But instead of ending with Episode 10, Andor creator and conductor Tony Gilroy said, “Never fewer than 12.” With this week’s 11th episode, Gilroy began building toward what he envisioned as a still loftier peak. In light of what he and his collaborators have accomplished this season, I wouldn’t have wagered against them. Episode 3, “Reckoning,” seemed tough to top until Episode 6, “The Eye,” surpassed it. Episode 6 was the season standout until Episode 10 made mics and mouths drop. Episodes 11 and 12, Gilroy teased, would be the most momentous yet. “Hopefully, they’re the most powerful two episodes that we have in the show,” he told Rolling Stone. “It’s our emotional catharsis. It’s our physical catharsis. It’s our summing up for these 12 episodes. We’ve invested a lot in it, so we have high expectations that we’re paying it off.”

Season finales are built on hope, and Andor’s ending may yet fulfill those aspirations and expectations. If it does, though, it will have to be because of next week’s last act. There’s relatively little power, payoff, or catharsis in Episode 11—the weakest, least revealing, and most redundant installment to this point, including the season’s slow-burn beginning. “I have a constant blur of plates spinning,” Kleya tells Vel when the latter visits Luthen’s shop. If one wanted to be harsh, that wouldn’t be a bad description of this episode, which—while hardly devoid of emotional moments—comes closer to treading water and marking time than any episode so far. It’s an unfamiliar feeling for me not to be enthralled by an episode of Andor, but if I’m going to give Gilroy’s work a standing ovation when the series soars, I’ve got to give it a golf clap when it fails to take flight. As Maarva (RIP) put it, “That’s what a reckoning sounds like.”

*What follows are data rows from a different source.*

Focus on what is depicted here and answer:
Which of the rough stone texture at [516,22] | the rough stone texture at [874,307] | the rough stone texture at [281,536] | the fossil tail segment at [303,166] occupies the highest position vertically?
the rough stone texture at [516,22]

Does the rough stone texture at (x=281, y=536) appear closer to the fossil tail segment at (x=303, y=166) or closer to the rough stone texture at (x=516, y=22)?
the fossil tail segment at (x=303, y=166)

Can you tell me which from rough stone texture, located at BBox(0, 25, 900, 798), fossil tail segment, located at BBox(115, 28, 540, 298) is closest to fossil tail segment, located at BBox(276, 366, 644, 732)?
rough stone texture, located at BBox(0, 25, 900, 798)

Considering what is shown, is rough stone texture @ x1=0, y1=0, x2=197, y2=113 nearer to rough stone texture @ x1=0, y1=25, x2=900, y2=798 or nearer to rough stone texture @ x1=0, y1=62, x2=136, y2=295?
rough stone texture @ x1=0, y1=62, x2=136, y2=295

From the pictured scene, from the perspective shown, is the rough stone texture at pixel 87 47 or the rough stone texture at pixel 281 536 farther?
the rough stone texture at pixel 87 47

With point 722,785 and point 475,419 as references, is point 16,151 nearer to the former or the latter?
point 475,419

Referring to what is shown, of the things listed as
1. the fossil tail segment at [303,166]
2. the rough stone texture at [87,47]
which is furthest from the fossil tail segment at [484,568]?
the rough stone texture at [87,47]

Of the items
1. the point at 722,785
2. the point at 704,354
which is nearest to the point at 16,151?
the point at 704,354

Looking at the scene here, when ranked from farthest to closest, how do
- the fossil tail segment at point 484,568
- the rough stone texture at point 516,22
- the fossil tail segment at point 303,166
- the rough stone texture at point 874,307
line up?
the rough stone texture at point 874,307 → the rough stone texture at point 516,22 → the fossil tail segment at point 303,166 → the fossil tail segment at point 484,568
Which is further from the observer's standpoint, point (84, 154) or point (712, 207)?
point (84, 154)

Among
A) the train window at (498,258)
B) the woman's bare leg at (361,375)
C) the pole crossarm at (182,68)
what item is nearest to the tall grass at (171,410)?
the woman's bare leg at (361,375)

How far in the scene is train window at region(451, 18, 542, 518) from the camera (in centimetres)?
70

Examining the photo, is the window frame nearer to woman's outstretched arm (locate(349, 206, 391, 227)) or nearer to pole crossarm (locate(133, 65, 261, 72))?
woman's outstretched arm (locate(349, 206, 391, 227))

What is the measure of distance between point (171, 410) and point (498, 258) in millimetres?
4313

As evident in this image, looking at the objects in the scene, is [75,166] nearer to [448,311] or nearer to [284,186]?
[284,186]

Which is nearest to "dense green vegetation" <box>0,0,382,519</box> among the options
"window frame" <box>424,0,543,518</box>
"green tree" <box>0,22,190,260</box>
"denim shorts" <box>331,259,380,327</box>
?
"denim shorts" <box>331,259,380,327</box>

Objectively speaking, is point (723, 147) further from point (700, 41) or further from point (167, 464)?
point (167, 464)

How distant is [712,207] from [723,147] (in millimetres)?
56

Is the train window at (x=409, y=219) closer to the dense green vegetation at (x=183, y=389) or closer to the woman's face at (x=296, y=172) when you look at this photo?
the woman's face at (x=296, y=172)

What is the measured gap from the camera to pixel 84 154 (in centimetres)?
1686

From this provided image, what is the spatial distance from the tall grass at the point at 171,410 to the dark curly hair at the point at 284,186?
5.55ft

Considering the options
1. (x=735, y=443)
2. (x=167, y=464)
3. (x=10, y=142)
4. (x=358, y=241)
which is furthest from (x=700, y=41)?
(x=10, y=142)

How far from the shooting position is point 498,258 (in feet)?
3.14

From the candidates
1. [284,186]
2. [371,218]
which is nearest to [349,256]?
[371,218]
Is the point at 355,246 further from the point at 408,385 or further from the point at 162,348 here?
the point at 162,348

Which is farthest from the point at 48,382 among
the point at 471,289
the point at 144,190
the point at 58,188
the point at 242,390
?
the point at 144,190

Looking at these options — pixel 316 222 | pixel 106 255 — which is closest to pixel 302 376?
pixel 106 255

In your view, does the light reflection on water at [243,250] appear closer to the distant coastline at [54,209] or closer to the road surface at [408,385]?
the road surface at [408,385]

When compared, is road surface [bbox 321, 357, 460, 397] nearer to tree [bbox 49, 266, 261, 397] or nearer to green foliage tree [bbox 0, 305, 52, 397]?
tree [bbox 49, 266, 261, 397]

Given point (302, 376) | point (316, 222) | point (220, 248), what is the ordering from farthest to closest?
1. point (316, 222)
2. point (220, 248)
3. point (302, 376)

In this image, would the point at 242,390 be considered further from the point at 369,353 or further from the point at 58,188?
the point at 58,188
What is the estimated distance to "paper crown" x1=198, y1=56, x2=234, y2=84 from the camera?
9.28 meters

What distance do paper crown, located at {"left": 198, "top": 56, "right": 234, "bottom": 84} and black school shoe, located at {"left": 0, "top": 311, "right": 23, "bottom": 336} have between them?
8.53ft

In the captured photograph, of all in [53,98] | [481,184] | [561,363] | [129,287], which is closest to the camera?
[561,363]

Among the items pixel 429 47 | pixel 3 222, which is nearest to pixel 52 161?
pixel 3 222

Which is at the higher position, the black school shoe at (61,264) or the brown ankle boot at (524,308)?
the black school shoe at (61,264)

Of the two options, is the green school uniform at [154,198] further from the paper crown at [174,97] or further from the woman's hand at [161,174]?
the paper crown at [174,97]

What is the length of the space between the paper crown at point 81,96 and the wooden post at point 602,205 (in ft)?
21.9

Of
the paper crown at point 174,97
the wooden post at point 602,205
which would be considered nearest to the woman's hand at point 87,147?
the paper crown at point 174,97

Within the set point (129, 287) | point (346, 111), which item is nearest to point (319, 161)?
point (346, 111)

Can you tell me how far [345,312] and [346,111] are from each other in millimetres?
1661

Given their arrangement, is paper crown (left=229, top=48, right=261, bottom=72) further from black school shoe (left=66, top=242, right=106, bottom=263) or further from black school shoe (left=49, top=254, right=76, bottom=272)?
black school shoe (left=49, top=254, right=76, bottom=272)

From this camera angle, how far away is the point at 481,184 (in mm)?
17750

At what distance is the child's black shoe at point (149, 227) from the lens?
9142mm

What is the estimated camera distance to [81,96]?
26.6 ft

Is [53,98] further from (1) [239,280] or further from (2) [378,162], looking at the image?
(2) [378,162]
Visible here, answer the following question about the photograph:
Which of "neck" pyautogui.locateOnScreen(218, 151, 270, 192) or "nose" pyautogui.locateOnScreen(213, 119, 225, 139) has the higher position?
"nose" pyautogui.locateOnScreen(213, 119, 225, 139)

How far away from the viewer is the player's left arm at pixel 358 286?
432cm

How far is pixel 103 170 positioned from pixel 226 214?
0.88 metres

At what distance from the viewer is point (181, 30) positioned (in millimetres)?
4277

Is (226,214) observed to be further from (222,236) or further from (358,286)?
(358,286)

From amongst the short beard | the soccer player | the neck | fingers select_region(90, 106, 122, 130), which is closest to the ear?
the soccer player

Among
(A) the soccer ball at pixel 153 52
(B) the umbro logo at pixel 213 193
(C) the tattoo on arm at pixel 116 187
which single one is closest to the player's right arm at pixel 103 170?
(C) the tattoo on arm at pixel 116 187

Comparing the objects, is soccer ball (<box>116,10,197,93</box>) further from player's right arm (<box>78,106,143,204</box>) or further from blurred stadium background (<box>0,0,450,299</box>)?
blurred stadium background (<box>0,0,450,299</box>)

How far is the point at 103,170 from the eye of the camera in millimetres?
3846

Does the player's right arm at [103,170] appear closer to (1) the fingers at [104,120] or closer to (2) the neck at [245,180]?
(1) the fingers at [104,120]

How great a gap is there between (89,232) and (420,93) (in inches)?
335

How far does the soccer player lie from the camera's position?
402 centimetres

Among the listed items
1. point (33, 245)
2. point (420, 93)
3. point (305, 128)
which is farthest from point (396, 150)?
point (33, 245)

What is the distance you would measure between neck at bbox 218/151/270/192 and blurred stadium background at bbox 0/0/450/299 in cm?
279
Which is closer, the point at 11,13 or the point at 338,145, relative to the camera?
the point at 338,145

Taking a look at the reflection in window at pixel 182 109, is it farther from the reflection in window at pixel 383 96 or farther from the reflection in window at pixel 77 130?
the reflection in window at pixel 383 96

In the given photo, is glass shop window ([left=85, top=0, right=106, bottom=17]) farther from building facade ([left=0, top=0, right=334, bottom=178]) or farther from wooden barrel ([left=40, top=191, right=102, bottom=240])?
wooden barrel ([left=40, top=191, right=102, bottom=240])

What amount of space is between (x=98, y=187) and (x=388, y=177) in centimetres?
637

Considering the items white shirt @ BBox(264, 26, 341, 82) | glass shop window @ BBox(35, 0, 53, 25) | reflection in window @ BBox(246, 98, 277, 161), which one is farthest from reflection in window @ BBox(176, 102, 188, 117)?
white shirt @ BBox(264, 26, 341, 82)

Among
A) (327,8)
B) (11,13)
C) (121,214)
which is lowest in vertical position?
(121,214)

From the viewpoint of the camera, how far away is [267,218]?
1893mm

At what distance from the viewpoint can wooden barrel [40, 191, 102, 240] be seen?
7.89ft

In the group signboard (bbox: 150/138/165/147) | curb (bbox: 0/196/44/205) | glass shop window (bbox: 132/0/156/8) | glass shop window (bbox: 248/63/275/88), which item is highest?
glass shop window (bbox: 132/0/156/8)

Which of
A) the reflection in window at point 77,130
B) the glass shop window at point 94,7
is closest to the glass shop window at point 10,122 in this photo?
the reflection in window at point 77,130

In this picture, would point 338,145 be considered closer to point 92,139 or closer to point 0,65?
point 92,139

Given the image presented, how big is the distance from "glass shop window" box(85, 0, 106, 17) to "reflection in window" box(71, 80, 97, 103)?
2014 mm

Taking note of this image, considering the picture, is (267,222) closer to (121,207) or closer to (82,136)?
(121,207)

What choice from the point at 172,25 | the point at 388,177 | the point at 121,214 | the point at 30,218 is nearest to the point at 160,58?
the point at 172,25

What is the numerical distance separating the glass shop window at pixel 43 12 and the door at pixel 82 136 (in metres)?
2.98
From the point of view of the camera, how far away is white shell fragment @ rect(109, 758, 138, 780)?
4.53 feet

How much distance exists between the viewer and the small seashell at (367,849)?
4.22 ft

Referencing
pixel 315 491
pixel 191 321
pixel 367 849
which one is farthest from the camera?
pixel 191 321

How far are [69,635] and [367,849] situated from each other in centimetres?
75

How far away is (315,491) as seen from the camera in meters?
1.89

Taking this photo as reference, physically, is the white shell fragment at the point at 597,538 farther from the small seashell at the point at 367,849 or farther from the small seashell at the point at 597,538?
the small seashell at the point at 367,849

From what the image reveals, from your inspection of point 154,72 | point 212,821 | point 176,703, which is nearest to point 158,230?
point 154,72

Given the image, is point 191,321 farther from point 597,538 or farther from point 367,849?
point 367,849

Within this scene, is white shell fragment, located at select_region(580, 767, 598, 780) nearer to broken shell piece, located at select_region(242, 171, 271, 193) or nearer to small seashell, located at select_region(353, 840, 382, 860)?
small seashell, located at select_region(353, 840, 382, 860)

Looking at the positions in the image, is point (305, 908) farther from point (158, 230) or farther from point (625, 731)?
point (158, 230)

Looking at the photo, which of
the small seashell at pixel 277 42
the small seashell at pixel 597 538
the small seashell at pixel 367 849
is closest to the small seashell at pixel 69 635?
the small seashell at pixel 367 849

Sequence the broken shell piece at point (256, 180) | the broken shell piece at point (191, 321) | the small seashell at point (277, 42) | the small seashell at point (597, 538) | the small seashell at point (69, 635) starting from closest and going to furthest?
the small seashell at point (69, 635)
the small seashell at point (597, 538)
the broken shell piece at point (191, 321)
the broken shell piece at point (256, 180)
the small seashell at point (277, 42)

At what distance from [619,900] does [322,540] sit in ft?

One of Andor’s delights is its freedom to get granular. The season’s extended length, compared to that of previous Disney streaming series, has given Gilroy and Co. the leeway to show us, say, Syril being berated over breakfast, Mon Mothma sniping at Perrin (and vice versa), Cinta chiding Vel about the latter’s privileged background, and many more moments that could have been cut for time but, by their inclusion, immeasurably enriched our conception of these characters and our immersion in their world. Andor’s detractors have complained about a lack of action, but Andor hasn’t needed lightsabers, blasters, or space battles to be intense and eventful; something significant has happened in almost every scene, even if it was subtle. Pressed by Rolling Stone, Gilroy defended the series’ pace and level of detail. “I’m not unhappy at all with the time we’ve spent with all of our characters,” he said. Neither am I. At no previous point this season have I felt as if Andor were excessively slow-playing its hand or squandering its time or mine.

This week, for the first time, Andor dragged. In the same interview, Gilroy defined drama as “watching people you care about in difficult circumstances make decisions that you’re interested in.” Episode 11 satisfied the first two criteria, but it was lacking in the last one. This week’s episode featured five planets—six, if you count ex-sergeant Mosk’s choppy FaceTime from Morlana One. Aldhani aside, everywhere we’ve visited this season was represented. Yet all that movement in space coincided with scant progress when it came to developing characters.